Caer el palo del percebe. (En Hoy por Hoy León, 15 de septiembre de 2017)

Es tan difícil olvidarse de la belleza de la vida de uno como recordar cada instante de malas experiencias, cada error, cada paso mal dado. O quizá tan fácil. Me cuesta decidir. Sé que olvido con facilidad: cada curso que comienza, por ejemplo, olvido las caras y los nombres de los chicos que se fueron para dejar sitio a los nuevos que aparecen en mis libretas de notas vacías a la espera de la constatación de cómo se han ido alcanzando esos estándares de aprendizaje de los que nos hablan las leyes. Me olvido con facilidad y sobre todo me olvido con mucha facilidad del mal, en especial del mal que se me hace, pero también —lamento tener que confesarlo— el mal que ocasiono.

Ayer por la mañana me encontré con un amigo de tiempos mejores.
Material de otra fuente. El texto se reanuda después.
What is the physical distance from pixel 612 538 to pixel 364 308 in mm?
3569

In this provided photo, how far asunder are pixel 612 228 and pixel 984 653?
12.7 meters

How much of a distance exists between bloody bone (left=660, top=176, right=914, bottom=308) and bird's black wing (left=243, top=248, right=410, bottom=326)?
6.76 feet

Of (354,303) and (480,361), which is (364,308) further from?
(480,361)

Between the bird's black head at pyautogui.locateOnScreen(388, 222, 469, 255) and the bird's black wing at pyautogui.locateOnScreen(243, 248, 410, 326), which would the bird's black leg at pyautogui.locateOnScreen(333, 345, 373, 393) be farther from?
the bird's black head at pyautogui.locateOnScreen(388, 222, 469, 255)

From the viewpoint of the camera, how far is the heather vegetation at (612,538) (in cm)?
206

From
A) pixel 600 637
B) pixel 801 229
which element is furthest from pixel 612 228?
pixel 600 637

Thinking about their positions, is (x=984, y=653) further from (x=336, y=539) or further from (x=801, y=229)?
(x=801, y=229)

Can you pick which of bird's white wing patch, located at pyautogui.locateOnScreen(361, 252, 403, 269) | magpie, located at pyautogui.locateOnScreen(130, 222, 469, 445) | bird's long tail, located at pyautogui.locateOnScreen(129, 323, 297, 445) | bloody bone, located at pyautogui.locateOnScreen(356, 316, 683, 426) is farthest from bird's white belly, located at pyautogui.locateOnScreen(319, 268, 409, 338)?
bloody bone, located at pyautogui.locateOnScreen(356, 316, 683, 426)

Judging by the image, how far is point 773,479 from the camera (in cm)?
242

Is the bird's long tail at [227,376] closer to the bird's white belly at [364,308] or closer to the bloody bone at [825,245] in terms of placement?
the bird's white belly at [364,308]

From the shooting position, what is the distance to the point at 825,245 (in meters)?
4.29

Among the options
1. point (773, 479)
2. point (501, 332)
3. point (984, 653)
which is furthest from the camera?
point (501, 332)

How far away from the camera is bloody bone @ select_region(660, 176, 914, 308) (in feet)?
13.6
Tiempos en los que la economía era de otra manera; las minas producían carbón que no se quedaba mirando llegar camiones extranjeros a las centrales térmicas; los campos daban frutos porque no había esas heladas primaverales, esas sequías desnortadas de tiempos de cambio climático; las empresas vendían sus productos y todo el mundo compraba casas con dinero que los bancos prestaban con o sin esperanza de recuperación, casas para vivir una vida buena, una vida de confort y alegría. Este amigo mío —déjame que le llame Emilio por referencia a Rousseau y su idea del buen salvaje— mantiene la elegancia de aquellos tiempos, la sonrisa y el saber estar. Es un hombre de gran corazón y me serviría como ejemplo de que cualquier hombre en estado de ausencia de civilización es salvajemente bueno, no porque sea incivilizado, sino porque lo que pueda tener de perverso es imputable a la presión salvaje de esta sociedad para triunfar. Me gustó recordar con él esa otra vida. Me gustó sentir que, a pesar del tiempo transcurrido, seguimos pudiendo decir que somos amigos. Y me gustó saber que se nos han olvidado los malos ratos.

Y resulta que unas horas antes me saludó en la Delegación de Hacienda una antigua alumna, cuyo nombre he olvidado, que empujaba un carrito de bebé y llevaba un niño de la mano. Si él es el Emilio, ella tiene que ser la Madre Coraje que nos dibujó Brecht en su tragedia y la llamaremos Anna por esa razón. Esta Anna, cuya belleza recordaba, amparaba toda su angustia en su necesidad. ¿Cómo has llegado a esta guerra? —le preguntaría— ¿Qué vas a hacer cuando esta guerra terrible te arrebate a tus hijos? Pero ella sonreía a todo el mundo y empujaba el carro y tiraba de todo y salía fresca y airosa hacia la Gran Vía de San Marcos. La guerra destruye a los débiles, pero esos revientan también en la paz, parecía querer decir, como una más de las cientos de miles de Anna Fierling.

Son tiempos sombríos. Verdaderamente son tiempos sombríos. La cosa es que seguimos comiendo y bebiendo como si no lo fueran, como si todos nuestros problemas se resolvieran siendo el centro de la gastronomía nacional, como si ese inmigrante que busca cobijo en cualquiera de nuestros agujeros sociales no estuviera hecho del acero del barco en el que escapó del miedo: duro como la piedra que ha tenido que saltar. Olvidará todo para seguir sonriendo. Como tú y como yo que, si nos dejan, caeremos al palo del percebe a la menor oportunidad, o al de la morcilla, que en cuanto a manjares, todo es cuestión de capital.